Les présidents de la Chambre et du Sénat brésiliens seront élus lors d’une séance qui doit débuter lundi soir. Le président Jair Bolsonaro a tenté d’influencer l’élection, afin de faire élire des hommes qui lui permettraient d’écarter une destitution et d’espérer être réélu en 2022. Mais il risque de payer très cher les soutiens politiques qu’il a reçus.

Au Brésil, les présidents de la Chambre des députés et du Sénat déterminent les lois à voter. De plus, c’est au chef de la Chambre basse qu’il appartient de décider de la recevabilité des plaintes en vue d’une destitution.

Baisse de popularité

Or, la gestion de la pandémie du coronavirus, qui a fait près de 225 000 morts au Brésil, a érodé la popularité du président d’extrême droite. Son taux d’approbation est passé de 37 % en décembre à 31 % en janvier, alors que celui de son rejet progressait de 32 à 40 %, selon l’institut Datafolha.

La Chambre des députés a reçu… 61 demandes de destitution de Jair Bolsonaro, et désormais ont lieu des manifestations pour son départ, y compris de la part de groupes de droite qui l’avaient soutenu lorsqu’il était arrivé au pouvoir, il y a deux ans.

"Je resterai dans ce fauteuil jusqu’à la fin 2022", a assuré Bolsonaro la semaine dernière, balayant d’un revers de manche la menace de destitution.

L’économie brésilienne, déjà anémique, est frappée par la pandémie et les marchés ne souhaitent pas la reprise du versement de l’aide d’urgence, qui a permis en 2020 à 68 millions de pauvres de garder la tête hors de l’eau mais qui a aussi vidé davantage les caisses. La pression s’accroît au contraire sur Jair Bolsonaro pour qu’il relance réformes et privatisations.

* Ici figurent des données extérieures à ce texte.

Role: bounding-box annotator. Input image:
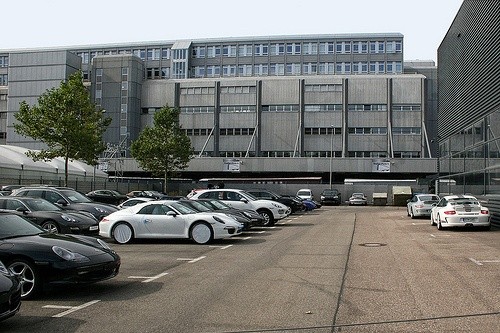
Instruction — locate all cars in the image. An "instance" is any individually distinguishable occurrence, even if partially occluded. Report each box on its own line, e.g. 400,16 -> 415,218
99,200 -> 244,244
0,270 -> 22,322
1,185 -> 25,191
126,190 -> 164,200
430,195 -> 491,230
320,189 -> 341,206
118,197 -> 156,209
197,198 -> 263,229
348,192 -> 368,206
0,197 -> 100,236
0,213 -> 121,300
247,189 -> 303,213
406,194 -> 440,219
160,193 -> 187,201
0,190 -> 11,197
310,200 -> 322,208
300,199 -> 317,213
85,189 -> 134,204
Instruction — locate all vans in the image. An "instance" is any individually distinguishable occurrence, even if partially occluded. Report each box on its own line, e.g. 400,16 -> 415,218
296,188 -> 314,202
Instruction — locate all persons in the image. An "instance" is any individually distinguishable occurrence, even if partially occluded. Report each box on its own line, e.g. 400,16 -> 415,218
191,188 -> 197,196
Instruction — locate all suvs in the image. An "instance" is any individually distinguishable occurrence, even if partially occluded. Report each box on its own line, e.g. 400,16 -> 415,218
9,186 -> 121,221
187,189 -> 291,225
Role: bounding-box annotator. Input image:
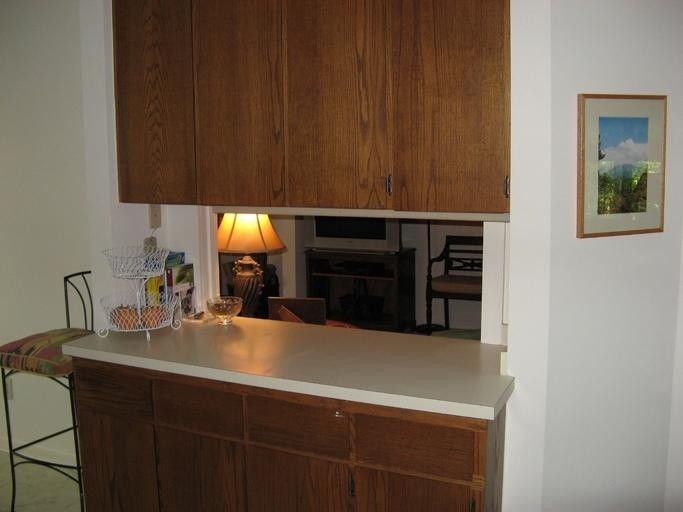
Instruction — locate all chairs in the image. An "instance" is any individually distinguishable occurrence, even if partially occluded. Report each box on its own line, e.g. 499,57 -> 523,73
423,234 -> 484,335
2,270 -> 96,512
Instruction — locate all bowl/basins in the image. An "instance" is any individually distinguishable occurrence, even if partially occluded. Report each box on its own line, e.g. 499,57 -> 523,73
206,296 -> 243,325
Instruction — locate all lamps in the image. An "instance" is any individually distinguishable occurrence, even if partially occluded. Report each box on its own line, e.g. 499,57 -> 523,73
214,212 -> 288,317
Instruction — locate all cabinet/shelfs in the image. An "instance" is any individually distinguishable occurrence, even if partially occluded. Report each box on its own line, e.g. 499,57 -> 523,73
302,248 -> 414,329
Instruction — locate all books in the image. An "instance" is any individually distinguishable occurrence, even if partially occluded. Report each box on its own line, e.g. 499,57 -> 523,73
146,251 -> 195,317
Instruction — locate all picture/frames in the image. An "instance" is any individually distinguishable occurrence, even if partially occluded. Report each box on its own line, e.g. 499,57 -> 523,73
576,93 -> 666,238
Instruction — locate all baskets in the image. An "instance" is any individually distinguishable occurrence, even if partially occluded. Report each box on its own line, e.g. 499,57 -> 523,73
99,245 -> 178,332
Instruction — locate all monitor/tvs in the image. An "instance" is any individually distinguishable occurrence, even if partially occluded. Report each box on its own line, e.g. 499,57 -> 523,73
301,216 -> 402,255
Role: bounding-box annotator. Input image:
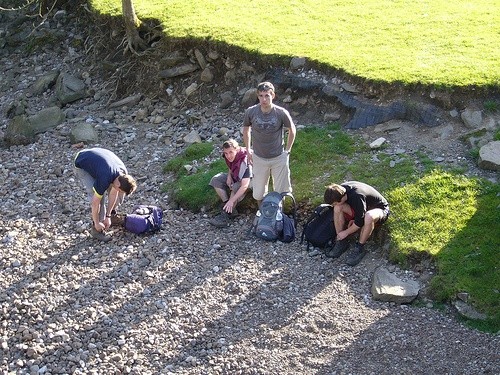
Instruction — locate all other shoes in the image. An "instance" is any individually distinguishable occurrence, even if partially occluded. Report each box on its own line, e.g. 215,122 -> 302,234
90,224 -> 112,242
214,202 -> 238,217
209,214 -> 230,228
111,213 -> 124,225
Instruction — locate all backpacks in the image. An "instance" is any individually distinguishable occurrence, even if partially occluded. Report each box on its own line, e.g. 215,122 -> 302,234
122,204 -> 164,233
252,191 -> 297,242
299,203 -> 335,254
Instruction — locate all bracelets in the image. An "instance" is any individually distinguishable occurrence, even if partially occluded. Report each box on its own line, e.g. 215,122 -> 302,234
285,152 -> 290,154
106,216 -> 111,218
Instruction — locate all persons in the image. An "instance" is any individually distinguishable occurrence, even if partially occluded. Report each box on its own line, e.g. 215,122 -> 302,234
243,82 -> 296,227
74,147 -> 136,241
209,141 -> 253,227
324,181 -> 389,265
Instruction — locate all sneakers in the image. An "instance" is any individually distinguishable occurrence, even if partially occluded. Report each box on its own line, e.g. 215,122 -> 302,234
329,239 -> 349,258
346,243 -> 366,266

Pour tout cela, le président brésilien a besoin du soutien des présidents de la Chambre et du Sénat.

Après avoir été affilié à une myriade de partis en 28 ans de députation, Jair Bolsonaro est arrivé au pouvoir sous la bannière du minuscule PSL (droite), qu’il a finalement quitté. Il se retrouve aujourd’hui sans parti.

Lors de sa campagne électorale pour la présidentielle, il avait promis d’en finir avec la corruption et les pratiques de la "politique à l’ancienne", telles que le "toma là, dà cà" (prends ça, donne-moi ceci), le soutien des élus au Parlement en échange de postes au gouvernement ou dans l’administration notamment.

Mais Jair Bolsonaro s’est quand même rapproché du "centrao", groupe hétérogène de partis conservateurs qui dominent la vie politique depuis des décennies et négocient leurs votes au gré des circonstances et des avantages qu’ils peuvent en retirer.

À la Chambre des députés, Bolsonaro soutient ainsi Arthur Lira (Parti progressiste, droite). Entre autres cadeaux, il a fait miroiter au "centrao" trois portefeuilles, dont la Culture, qui retrouverait un ministère. Le principal adversaire de Lira est Baleia Rossi, du Mouvement démocratique brésilien (MDB), qui s’est allié à quasiment tous les gouvernements de gauche ou de droite depuis la fin de la dictature militaire en 1985. M. Rossi est soutenu par le président sortant de la Chambre, Rodrigo Maia, du parti DEM (centre droit), qui s’oppose aux lobbys religieux ultra-conservateurs et notamment évangéliques, dont Bolsonaro aura de nouveau besoin pour être élu.

À la tête du Sénat, Bolsonaro soutient Rodrigo Pacheco (DEM), appuyé aussi par le Parti des travailleurs (PT, gauche) de l’ex-président Lula. Son principal rival est Simone Tebet, du MDB (centre droit).

"Otage" de ceux qui l’obligent

Jair Bolsonaro n’aura pas une grande marge de manœuvre même "si ses candidats gagnent", nous dit Thiago Vidal, analyste chez Prospectiva. Car "le ‘centrao’ ne reste fidèle que si les conditions sont réunies. Et, aujourd’hui, elles ne le sont pas, avec une économie très fragile et la popularité de Bolsonaro en recul. Son gouvernement restera l’otage du ‘centrao’", prédit-il.

Sylvio Costa, directeur de Congresso em Foco, ne pense pas non plus que la victoire de "ses" candidats tirera le Président d’affaire. "Le ‘centrao’ fait payer cher son soutien et cela pose plus de problèmes pour l’avancée du calendrier législatif", explique-t-il.